**WHAT YOU HAVE TO DO**
Line by line, copy the records below exactly and leave the pictures out.

**Saved entries**
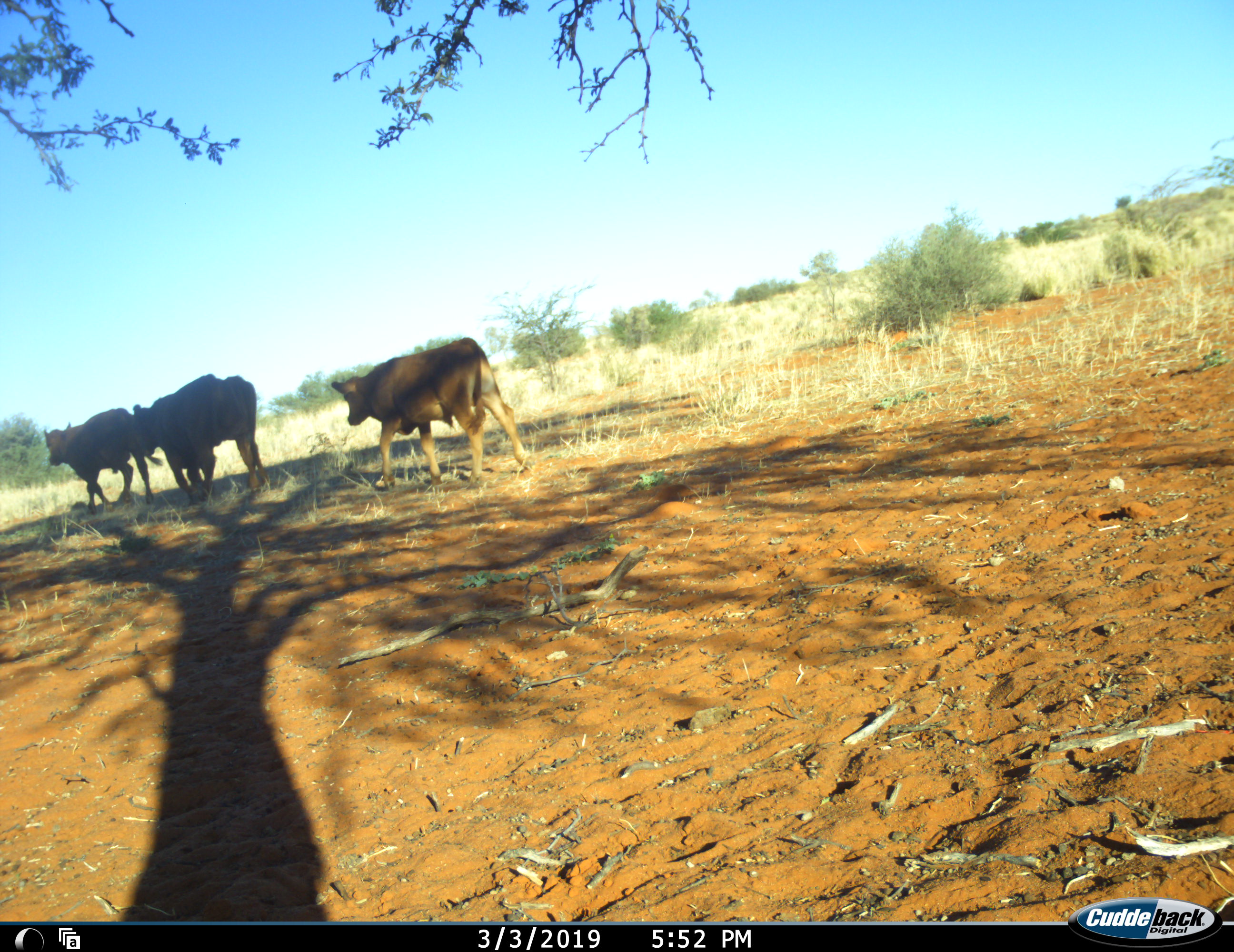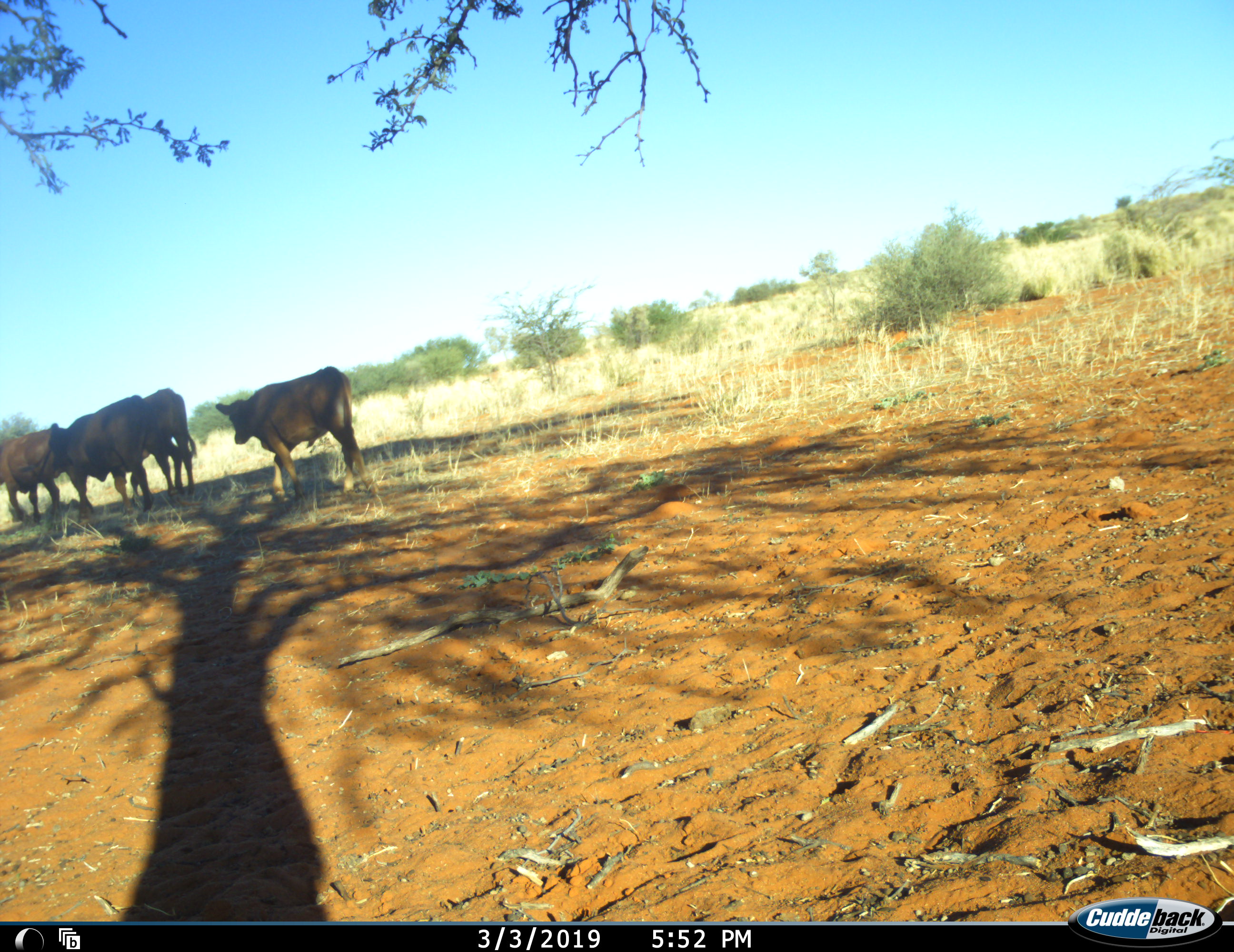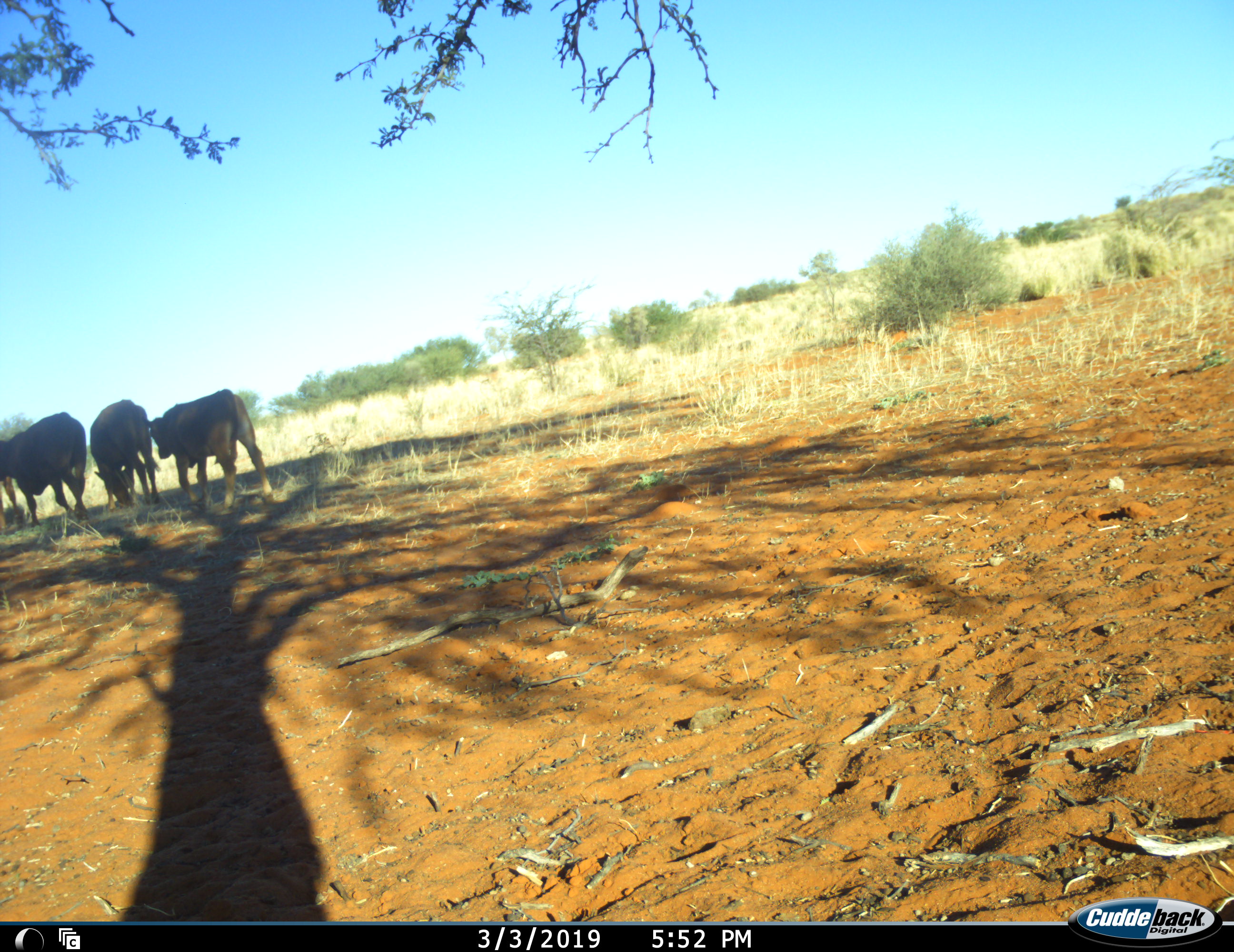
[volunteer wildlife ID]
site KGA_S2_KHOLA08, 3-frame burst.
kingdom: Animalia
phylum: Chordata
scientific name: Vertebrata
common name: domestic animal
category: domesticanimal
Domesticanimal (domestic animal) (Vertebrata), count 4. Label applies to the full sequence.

**REPLY**
[volunteer wildlife ID]
site KGA_S2_KHOLA08, 3-frame burst.
kingdom: Animalia
phylum: Chordata
scientific name: Vertebrata
common name: domestic animal
category: domesticanimal
Domesticanimal (domestic animal) (Vertebrata), count 4. Label applies to the full sequence.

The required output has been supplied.